_Quoted passage_.
In the past, holding hospitals accountable for quality of care left the healthcare industry struggling for solutions and nursing care out of the equation. Hospitals charged their patients based on type of room (private or semi-private), supply costs and surgical services utilized. Never were patients charged for nursing care; the “nurse came with the room.” No matter how complicated your care, nor specialized your needs, nurses were “free of charge.”  This thinking is about to change.

In October the Centers for Medicare and Medicaid Services (CMS) will stop reimbursing hospitals for eight hospital-acquired conditions. Linking hospital payments to nursing sensitive measurements is new, and the pressure placed on institutions to provide the highest quality of care at the least amount of expense places more attention and scrutiny upon nurses.

Many nurses feel the new link between quality outcomes and nursing care provides our profession with the opportunity to showcase the contributions nurses make to patients. No longer will administrators be able to take short-cuts in staffing levels, in an effort to minimize expenses; with data demonstrating links between staffing levels infection rates and pressure ulcer prevention lurking in the background.   

Some nurses are concerned the new link between outcomes and reimbursement affords hospitals the “opportunity” to “blame” nurses for poor outcomes. During a time when many hospitals are instituting “pay for performance” initiatives, many nurses feel hospitals will use the new system to punish and point fingers at nurses.

_Task item 1_.
For each statement about the nursing care passage, answer yes or no and quote the words from the passage that decide it: (a) Hospitals once billed patients for nursing care. (b) In October, CMS will stop reimbursing hospitals for eight hospital-acquired conditions. (c) Some nurses think hospitals will use the new system to blame nurses.
_Task item 2_.
Extract from the nursing care passage the wording from "In October the" up to and including "scrutiny upon nurses.".
The entries after this point are separate from the nursing care passage.

_Entries supplied_.

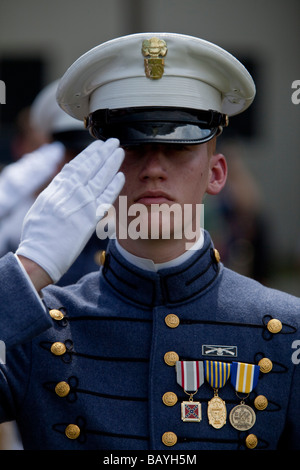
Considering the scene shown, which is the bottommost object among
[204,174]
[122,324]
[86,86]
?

_Response box 1_.
(a) No: "Never were patients charged for nursing care"
(b) Yes: "In October the Centers for Medicare and Medicaid Services (CMS) will stop reimbursing hospitals for eight hospital-acquired conditions."
(c) Yes: "many nurses feel hospitals will use the new system to punish and point fingers at nurses."

_Response box 2_.
In October the Centers for Medicare and Medicaid Services (CMS) will stop reimbursing hospitals for eight hospital-acquired conditions. Linking hospital payments to nursing sensitive measurements is new, and the pressure placed on institutions to provide the highest quality of care at the least amount of expense places more attention and scrutiny upon nurses.